Coral-encrusted trench walls, year-round warm, clear water, and little or no current make the Caymans one of the best places to dive in the Caribbean. On the main island, West Bay and the reefs along the mouth of North Sound offer the most sites. West Bay's Victoria House Reef, just off Seven Mile Beach, features sea fans, parrotfish and brilliant orange tube sponges. The North Wall off Jackson Point on Little Cayman hosts sting and eagle rays, turtles and masses of coral. Cayman Brac has shallow elkhorn gardens off its southwestern coast and a steep virgin wall where the bluff continues below the eastern shore.
If you really want to get down, consider taking a trip on the Atlantis Deep Explorer. This research submarine takes two passengers at a time down to a depth of 1000ft (330m) - it's ghostly, dreamy, freaky, oh, and expensive. For a more interactive diving ding-dong, you can go for a hickey from a ray at Stingray City. Stingrays gather at this North Sound sandbar, where they know they'll get fed (fish food, not snorkelers), and there are lots of operators who will take you out for the half day trip.
Those same private operators will happily take you fishing.
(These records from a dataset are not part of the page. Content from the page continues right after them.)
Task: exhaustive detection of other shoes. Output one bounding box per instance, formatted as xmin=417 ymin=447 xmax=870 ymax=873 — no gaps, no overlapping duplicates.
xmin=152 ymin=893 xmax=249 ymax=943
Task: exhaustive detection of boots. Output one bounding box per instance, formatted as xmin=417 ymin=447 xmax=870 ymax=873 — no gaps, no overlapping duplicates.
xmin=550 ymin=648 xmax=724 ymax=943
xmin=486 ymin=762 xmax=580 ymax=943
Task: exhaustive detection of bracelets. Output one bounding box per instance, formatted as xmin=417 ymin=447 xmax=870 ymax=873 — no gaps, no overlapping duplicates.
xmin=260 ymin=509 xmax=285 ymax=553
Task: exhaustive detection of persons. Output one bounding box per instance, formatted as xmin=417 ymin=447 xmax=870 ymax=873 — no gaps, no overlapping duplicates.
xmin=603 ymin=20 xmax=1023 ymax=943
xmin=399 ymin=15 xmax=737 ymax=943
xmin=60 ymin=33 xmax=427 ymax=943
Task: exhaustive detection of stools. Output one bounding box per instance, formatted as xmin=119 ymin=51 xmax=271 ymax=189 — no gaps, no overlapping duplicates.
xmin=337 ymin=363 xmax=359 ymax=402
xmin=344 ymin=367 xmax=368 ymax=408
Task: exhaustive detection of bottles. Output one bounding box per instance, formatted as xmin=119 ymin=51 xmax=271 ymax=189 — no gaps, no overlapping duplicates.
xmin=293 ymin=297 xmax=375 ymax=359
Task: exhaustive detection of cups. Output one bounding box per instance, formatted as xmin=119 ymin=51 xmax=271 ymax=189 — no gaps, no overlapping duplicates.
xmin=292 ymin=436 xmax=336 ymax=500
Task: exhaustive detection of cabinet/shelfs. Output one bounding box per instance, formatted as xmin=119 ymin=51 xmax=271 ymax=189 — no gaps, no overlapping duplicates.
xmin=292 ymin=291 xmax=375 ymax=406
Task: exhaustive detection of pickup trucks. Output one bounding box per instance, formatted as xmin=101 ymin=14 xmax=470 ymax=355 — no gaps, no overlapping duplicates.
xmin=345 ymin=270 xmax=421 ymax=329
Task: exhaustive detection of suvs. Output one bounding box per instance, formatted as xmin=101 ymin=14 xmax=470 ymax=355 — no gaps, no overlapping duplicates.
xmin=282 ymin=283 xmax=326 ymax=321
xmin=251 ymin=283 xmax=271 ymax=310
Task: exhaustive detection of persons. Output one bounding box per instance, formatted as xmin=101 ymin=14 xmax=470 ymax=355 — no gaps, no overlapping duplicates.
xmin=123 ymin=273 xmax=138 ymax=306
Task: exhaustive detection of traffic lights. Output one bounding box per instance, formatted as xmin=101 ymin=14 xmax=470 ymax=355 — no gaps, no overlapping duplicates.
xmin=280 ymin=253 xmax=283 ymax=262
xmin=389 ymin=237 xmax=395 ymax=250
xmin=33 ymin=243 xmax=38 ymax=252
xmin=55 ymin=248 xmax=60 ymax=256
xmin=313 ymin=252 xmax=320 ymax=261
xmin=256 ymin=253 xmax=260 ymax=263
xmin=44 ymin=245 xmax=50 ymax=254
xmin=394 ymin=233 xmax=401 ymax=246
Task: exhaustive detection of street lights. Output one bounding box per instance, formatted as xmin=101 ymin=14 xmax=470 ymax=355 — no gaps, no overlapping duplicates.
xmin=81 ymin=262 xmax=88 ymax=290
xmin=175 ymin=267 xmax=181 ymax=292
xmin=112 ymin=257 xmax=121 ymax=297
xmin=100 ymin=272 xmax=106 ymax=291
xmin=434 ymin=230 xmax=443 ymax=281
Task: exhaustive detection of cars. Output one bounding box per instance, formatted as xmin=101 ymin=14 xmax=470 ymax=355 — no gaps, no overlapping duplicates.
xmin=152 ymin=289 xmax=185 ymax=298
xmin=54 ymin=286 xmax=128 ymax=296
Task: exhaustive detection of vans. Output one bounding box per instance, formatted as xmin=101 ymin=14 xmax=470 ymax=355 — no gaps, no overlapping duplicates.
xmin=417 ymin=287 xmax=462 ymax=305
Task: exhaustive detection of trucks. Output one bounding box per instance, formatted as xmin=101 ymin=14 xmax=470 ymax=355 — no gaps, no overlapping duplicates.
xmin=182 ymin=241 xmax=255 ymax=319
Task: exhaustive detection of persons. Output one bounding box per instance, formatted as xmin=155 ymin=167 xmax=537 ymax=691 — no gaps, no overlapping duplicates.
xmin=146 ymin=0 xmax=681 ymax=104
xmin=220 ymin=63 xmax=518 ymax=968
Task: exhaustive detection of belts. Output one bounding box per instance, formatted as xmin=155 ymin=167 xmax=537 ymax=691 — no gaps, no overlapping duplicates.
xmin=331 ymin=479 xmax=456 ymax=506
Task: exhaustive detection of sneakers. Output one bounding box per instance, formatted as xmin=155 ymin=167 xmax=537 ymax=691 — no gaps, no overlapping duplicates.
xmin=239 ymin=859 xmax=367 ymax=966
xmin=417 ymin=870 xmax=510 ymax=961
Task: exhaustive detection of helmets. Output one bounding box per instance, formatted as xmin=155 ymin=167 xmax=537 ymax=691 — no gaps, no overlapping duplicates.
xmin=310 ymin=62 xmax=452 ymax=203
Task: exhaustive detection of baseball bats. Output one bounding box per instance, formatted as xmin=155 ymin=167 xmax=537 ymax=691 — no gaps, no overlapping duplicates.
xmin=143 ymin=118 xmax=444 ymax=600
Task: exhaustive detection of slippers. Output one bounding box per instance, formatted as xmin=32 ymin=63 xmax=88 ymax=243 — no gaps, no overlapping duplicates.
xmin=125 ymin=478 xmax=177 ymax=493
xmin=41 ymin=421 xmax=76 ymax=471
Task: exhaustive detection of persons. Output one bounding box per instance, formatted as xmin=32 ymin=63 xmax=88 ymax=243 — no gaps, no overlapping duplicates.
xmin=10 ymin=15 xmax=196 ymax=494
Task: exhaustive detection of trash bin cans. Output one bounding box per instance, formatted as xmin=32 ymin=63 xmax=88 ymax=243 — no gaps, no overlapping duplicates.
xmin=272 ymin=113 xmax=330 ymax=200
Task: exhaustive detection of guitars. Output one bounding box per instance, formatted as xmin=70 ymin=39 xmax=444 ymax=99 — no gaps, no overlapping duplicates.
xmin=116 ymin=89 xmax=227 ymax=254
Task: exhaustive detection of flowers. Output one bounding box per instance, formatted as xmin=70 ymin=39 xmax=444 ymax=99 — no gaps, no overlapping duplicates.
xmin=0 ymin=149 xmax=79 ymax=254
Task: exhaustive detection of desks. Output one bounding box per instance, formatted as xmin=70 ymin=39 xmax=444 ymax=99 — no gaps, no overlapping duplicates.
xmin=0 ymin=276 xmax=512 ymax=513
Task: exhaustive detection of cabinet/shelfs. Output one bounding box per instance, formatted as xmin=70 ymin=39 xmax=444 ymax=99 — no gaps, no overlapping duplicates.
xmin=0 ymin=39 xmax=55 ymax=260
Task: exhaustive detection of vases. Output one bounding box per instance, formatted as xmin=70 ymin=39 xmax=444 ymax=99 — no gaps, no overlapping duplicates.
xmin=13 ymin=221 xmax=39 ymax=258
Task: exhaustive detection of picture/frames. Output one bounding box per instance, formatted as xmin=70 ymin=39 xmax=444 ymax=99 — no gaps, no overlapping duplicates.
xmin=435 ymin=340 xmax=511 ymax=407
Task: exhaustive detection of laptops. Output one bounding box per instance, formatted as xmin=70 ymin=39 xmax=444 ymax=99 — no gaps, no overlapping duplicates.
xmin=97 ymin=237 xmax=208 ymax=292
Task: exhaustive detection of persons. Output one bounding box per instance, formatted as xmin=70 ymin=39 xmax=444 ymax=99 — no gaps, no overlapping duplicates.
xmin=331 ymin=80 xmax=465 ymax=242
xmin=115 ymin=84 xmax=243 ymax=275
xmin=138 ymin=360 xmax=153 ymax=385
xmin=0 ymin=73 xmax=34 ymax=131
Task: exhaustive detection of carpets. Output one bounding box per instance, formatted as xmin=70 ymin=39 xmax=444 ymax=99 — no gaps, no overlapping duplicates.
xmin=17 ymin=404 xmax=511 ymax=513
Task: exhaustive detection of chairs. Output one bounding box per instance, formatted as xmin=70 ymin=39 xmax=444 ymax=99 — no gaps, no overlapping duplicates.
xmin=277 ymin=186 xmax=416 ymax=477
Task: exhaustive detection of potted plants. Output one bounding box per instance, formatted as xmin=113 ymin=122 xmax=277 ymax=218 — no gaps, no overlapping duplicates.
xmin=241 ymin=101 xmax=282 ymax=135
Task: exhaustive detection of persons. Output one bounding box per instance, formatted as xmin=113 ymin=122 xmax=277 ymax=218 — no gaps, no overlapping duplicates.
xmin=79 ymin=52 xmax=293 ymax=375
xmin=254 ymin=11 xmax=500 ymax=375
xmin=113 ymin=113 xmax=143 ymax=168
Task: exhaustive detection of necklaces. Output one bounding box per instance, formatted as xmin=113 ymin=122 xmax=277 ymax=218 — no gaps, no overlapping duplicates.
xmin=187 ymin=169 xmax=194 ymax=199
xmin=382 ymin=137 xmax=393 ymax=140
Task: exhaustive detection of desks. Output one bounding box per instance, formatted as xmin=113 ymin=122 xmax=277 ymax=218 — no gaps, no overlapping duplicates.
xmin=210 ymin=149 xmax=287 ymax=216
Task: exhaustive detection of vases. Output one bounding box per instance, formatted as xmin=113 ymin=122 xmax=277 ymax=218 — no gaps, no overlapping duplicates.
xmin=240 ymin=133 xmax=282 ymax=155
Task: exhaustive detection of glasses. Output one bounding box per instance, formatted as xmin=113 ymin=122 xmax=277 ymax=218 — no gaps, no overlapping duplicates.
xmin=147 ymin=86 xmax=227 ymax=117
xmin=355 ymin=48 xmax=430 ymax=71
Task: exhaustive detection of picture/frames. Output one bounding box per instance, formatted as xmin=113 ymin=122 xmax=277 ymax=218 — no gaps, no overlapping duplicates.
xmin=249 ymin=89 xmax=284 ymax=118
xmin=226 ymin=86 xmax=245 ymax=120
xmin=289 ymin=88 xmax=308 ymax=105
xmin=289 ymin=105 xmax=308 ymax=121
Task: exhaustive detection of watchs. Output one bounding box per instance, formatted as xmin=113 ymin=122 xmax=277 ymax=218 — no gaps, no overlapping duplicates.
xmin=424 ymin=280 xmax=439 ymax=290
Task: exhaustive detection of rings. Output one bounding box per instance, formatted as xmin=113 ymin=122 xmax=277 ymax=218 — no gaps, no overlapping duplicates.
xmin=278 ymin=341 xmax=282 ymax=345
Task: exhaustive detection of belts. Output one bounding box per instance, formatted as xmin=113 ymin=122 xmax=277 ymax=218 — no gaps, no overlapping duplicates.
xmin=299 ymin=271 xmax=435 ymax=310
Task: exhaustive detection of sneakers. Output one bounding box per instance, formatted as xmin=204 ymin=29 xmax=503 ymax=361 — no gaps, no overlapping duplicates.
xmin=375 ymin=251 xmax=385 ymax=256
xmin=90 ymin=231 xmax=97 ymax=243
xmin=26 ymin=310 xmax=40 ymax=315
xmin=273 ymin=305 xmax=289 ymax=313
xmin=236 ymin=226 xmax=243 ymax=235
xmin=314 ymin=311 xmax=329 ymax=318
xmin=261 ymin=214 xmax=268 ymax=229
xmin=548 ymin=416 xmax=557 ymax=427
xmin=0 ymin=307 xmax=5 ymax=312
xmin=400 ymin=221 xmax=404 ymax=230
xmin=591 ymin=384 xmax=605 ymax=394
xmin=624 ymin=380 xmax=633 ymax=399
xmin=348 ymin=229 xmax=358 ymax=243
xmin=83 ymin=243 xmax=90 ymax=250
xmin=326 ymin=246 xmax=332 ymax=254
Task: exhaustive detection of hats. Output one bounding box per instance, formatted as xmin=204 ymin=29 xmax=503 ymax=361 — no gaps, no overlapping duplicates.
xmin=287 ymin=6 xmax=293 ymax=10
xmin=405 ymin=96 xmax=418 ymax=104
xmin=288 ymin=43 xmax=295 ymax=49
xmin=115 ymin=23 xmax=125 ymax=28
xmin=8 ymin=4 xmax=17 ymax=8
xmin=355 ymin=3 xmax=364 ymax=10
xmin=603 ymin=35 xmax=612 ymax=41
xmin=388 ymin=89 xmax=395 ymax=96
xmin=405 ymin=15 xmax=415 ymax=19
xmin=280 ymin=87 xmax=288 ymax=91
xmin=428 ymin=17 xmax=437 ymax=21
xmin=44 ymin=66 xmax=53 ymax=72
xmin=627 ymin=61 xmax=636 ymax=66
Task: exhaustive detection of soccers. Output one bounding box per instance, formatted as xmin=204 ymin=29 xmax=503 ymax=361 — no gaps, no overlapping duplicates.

Though no license is required for deep-sea fishing, regulations require the angler to keep only that which can be consumed (some restaurants will cook your catch for you). Tarpon and bonefish are for sport only - all must be released.
With nearly 200 native winged species, the islands have outstanding birding. Cayman Brac has a Parrot Preserve and colonies of boobies and yellow-bellied sapsuckers. Little Cayman is home to the Booby Pond Nature Reserve, where red-footed boobies, herons and egrets are common sights. Meagre Bay Pond, on the southern coast of Grand Cayman, features grebes, plovers, shovelers and snowy egrets.
The National Trust has produced self-guided walking tour booklets for George Town and Central West Bay, easing your passage to the past with explanation and anecdote. Most of the islands' hiking trails are flat, but you could try speed-walking the 140ft (45m) bluff at the eastern end of Cayman Brac if you're desperate for a workout. The Botanic Gardens on Grand Cayman have a carefully laid-out educational trail through acres of orchids and flowering fruit trees. Cayman Brac also has great caving, especially in the recesses of the bluff, where (as local legend has it) you might find pirate treasure - or a rusty bottle cap or two.
If those romantic sunsets are really doing it for you and your special someone, why don't you all get hitched? Increasing numbers of visitors come to the Caymans to get married - waiting time and fuss is minimal, you're sure to have a gorgeous background for the photos and it's not far to the honeymoon suite.